- Given passage
● ● ● ● ●

One thing you won't find in the Globe's online ICA section is a link to an excellent Ideas essay by painter and critic Dushko Petrovich, who back in September argued that the idea of a "contemporary museum" is, in certain important respects, a contradiction in terms. While a museum of non-contemporary art can build a collection of art that has stood the test of time, he pointed out, by exhibiting and purchasing -- sometimes even commissioning -- new work by living artists, a contemporary art museum becomes a player in the art market, driving up the "stock" of those artists. A side effect of the rush to build contemporary art museums (like Bilbao's Guggenheim, London's Tate Modern, and New York's MoMA), Petrovich adds, is this:
There simply isn't enough high quality work to fill the profusion of buildings. Even as artists tend towards cheaper and reproducible media like videos and digital photographs, it seems hard to fill the spaces. The effect on art seems, to put it plainly, bad.

● ● ● ● ●

- Data extract
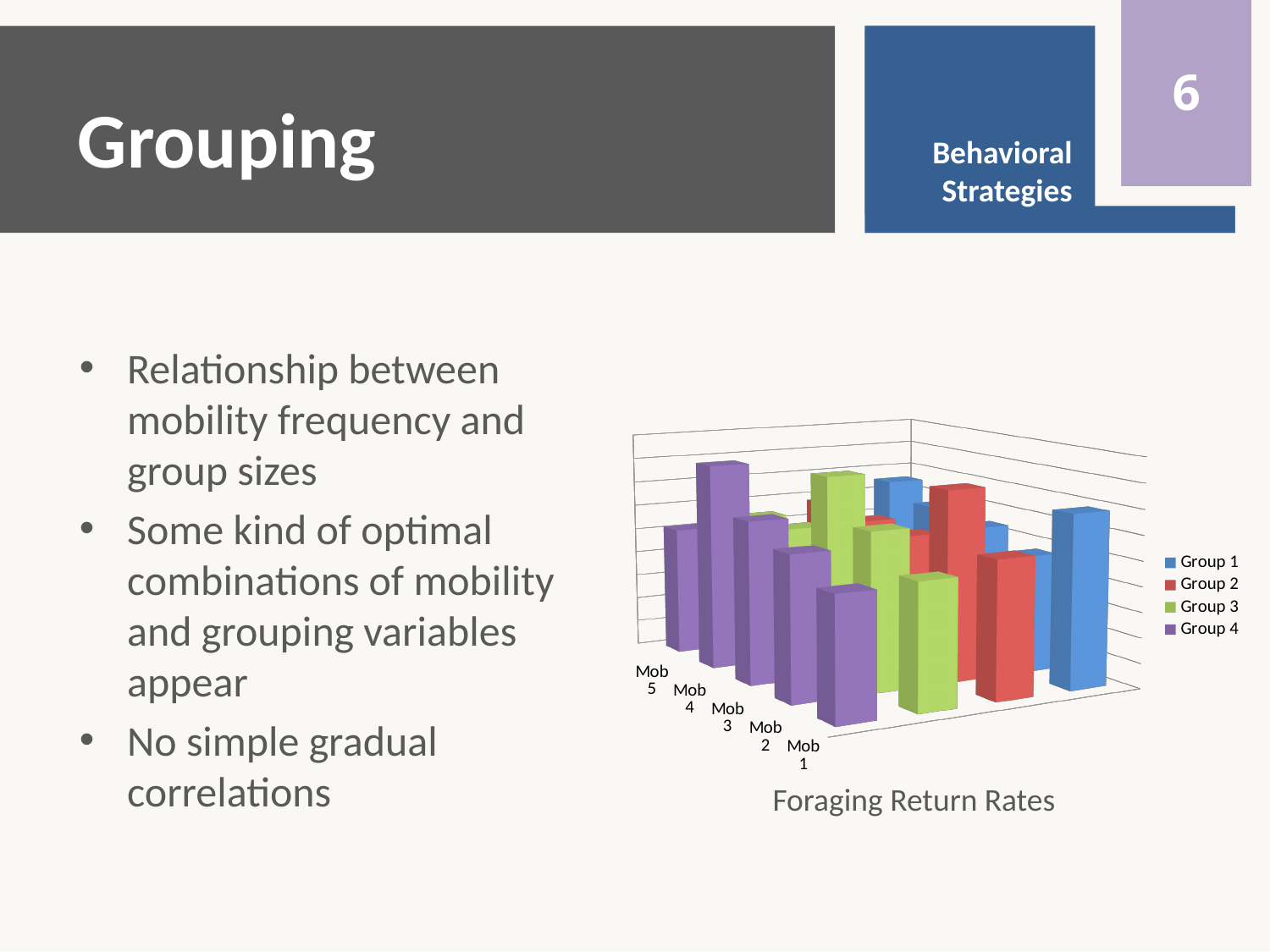
What kind of chart is shown on the slide? bar chart Which series is shown in purple in the chart's legend? Group 4 How many mobility categories (Mob groups) are plotted along the x axis of the chart? 5 For the Group 4 series, which mobility category has the highest bar? Mob 4 How many series does the chart's legend list? 4 What is the title shown beneath the chart? Foraging Return Rates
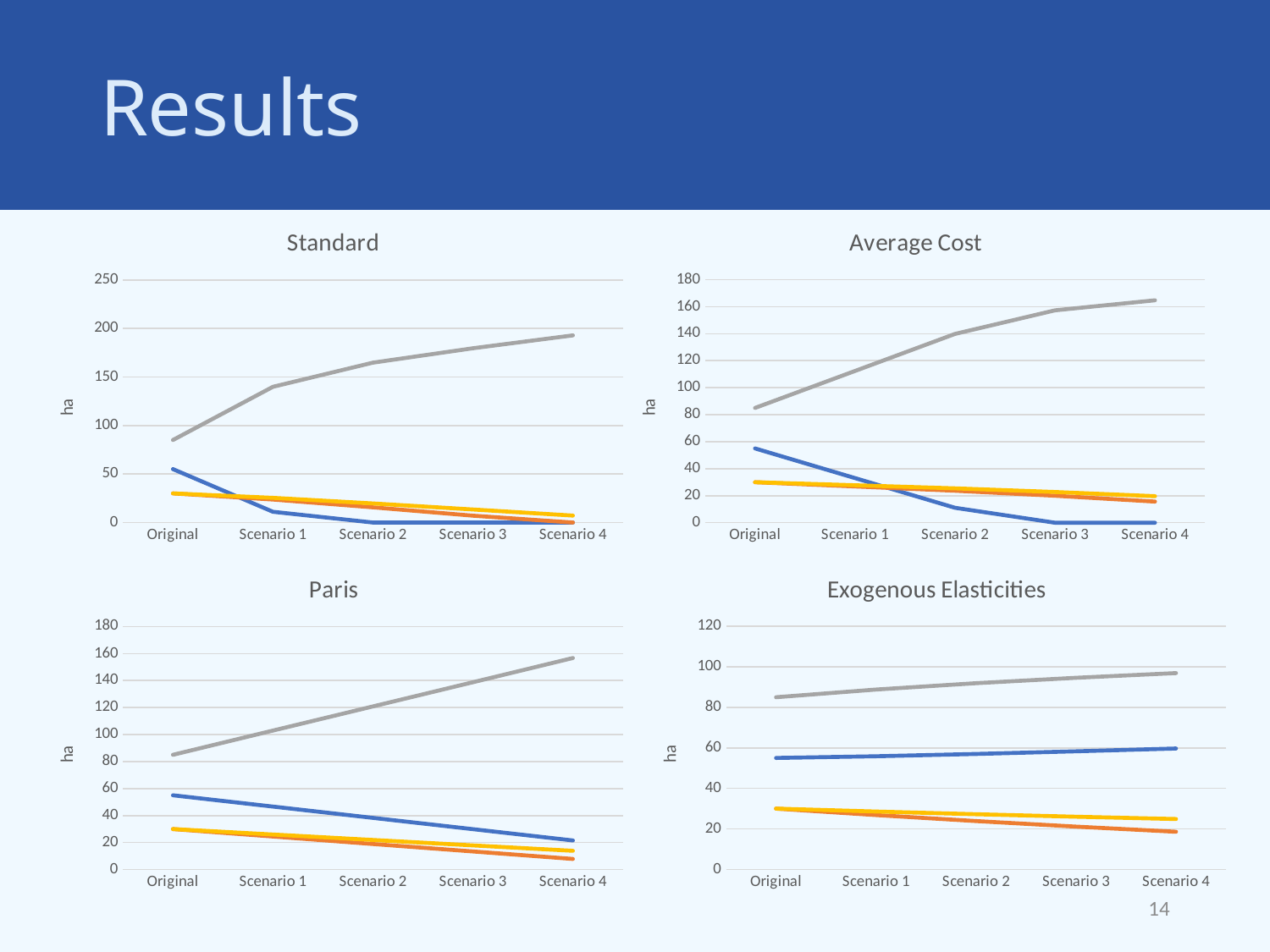
What is the title of the chart in the top right of the slide? Average Cost In the "Average Cost" chart, is the value of the gray line at Original greater or less than 100? less In the "Exogenous Elasticities" chart, is the value of the gray line at Original greater or less than 100? less In the "Standard" chart, does the gray line rise or fall from Original to Scenario 4? rise What is the y-axis label on the "Exogenous Elasticities" chart? ha In the "Standard" chart, is the value of the gray line at Scenario 4 greater or less than 150? greater In the "Average Cost" chart, does the gray line rise or fall across the scenarios? rise In the "Paris" chart, does the blue line rise or fall from Original to Scenario 4? fall How many categories are shown on the x axis of the "Paris" chart? 5 What kind of chart is the "Standard" chart? line chart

● ● ● ● ●

- Prompt
Continue the passage about Dushko Petrovich's essay on contemporary art museums, starting right after its last sentence.

- Answer space
Petrovich singles out for ridicule the Guggenheim's "Art of the Motorcycle" show, its exhibit of Armani suits, and the 43-foot-tall puppy made of 70,000 flowering plants that the Gugg commissioned from Jeff Koons. One would like to ask what he thinks of "The Divine Gas," a monumental mural commissioned for the lobby of Boston's new ICA.
Drawn by artist Chiho Aoshima and printed on adhesive vinyl, "Gas" was (one hears) originally titled "The Divine Fart," for reasons that become obvious when you give the artwork a close look. The ICA coyly shows only an innocuous detail of the mural on their website, but the Globe shot a 360-degree photo of the lobby; so you can take a peek for yourself.
Can't take the time to view the 360-degree photo? OK, here's a photo of the divine gas in media afflatus:
PS: Despite my snarky tone in this post, I actually think "Divine Gas" is gorgeous, and very funny too. But one wonders how it will go over with other Bostonian museumgoers, who by all accounts are a stuffy lot. As they step into Boston's first new art museum in nearly a century, will they mind having their faces farted in? Stay tuned.
UPDATE: To see Ward Sutton's great illustration for Petrovich's essay, click here.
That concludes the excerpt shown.